--- THE RECORDS Enclosed Below ---

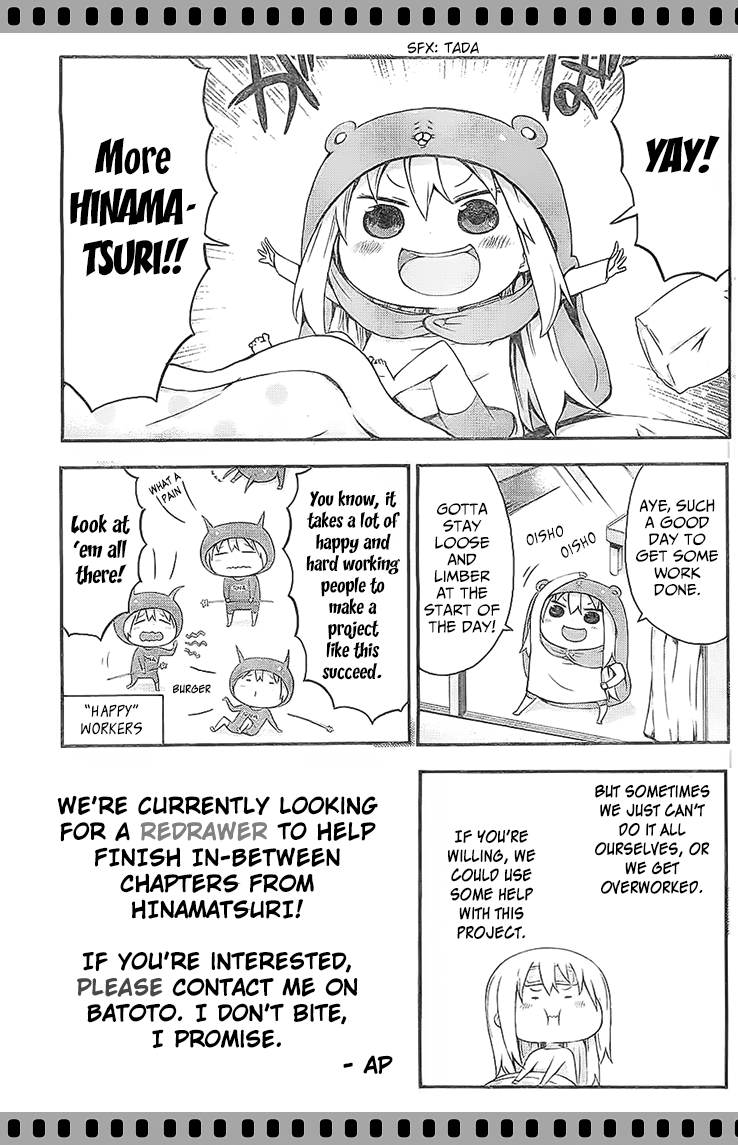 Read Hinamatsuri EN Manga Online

--- End of Enclosed THE RECORDS ---
--- THE RECORDS Enclosed Below ---

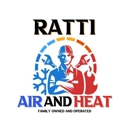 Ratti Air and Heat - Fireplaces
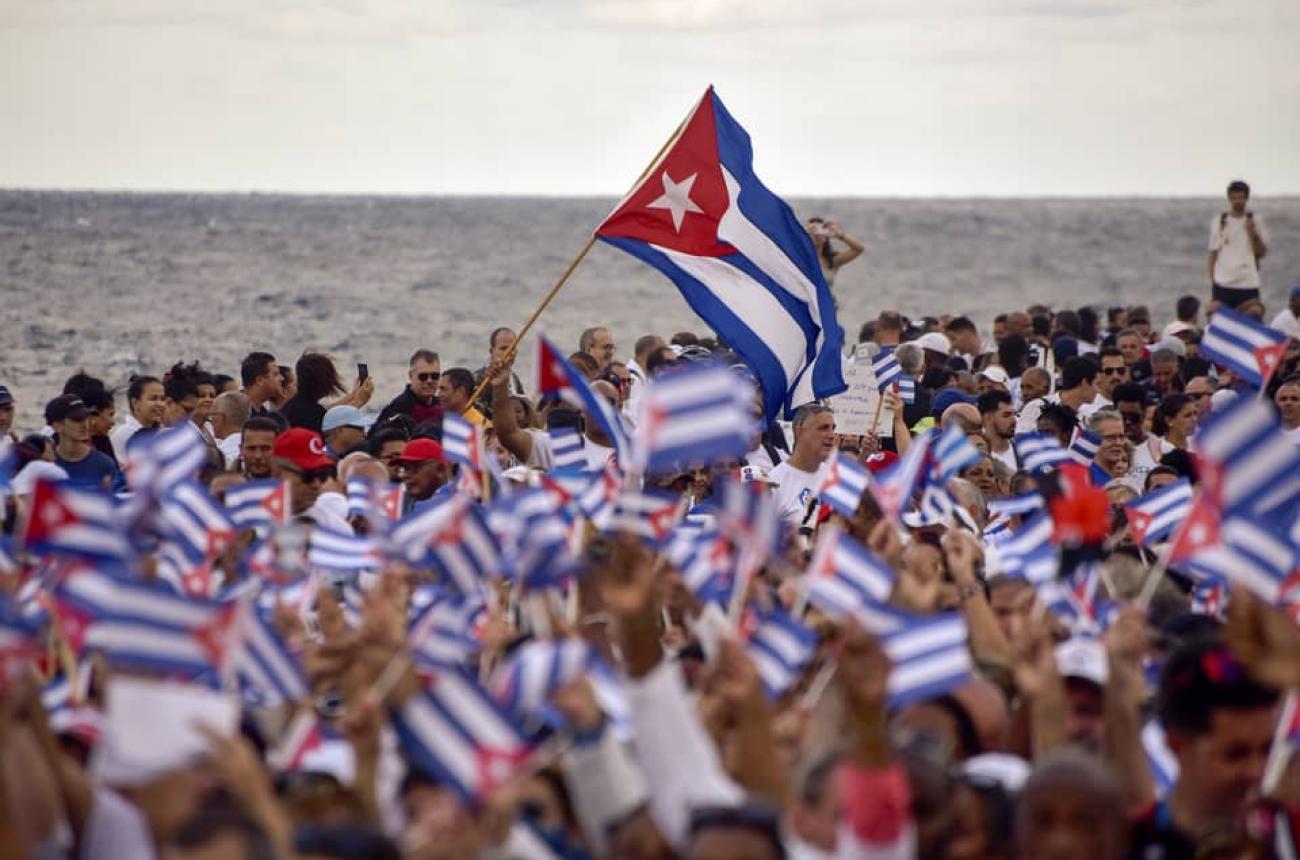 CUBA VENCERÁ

--- End of Enclosed THE RECORDS ---
--- THE RECORDS Enclosed Below ---

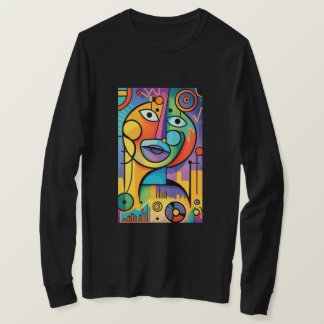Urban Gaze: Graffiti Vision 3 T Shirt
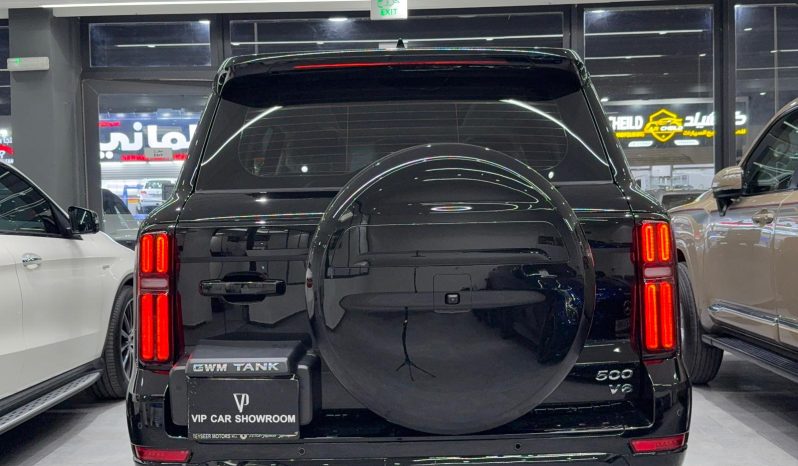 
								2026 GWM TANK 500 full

--- End of Enclosed THE RECORDS ---

(EXERCISE DIRECTIONS)
Print the part of the listing above that opens with the line containing "Urban Gaze: Graffiti Vision 3 T Shirt" and closes with the line containing "2026 GWM TANK 500 full". Copy it exactly, both ends included, and omit the pictures.

(COMPLETED EXERCISE)
Urban Gaze: Graffiti Vision 3 T Shirt
								2026 GWM TANK 500 full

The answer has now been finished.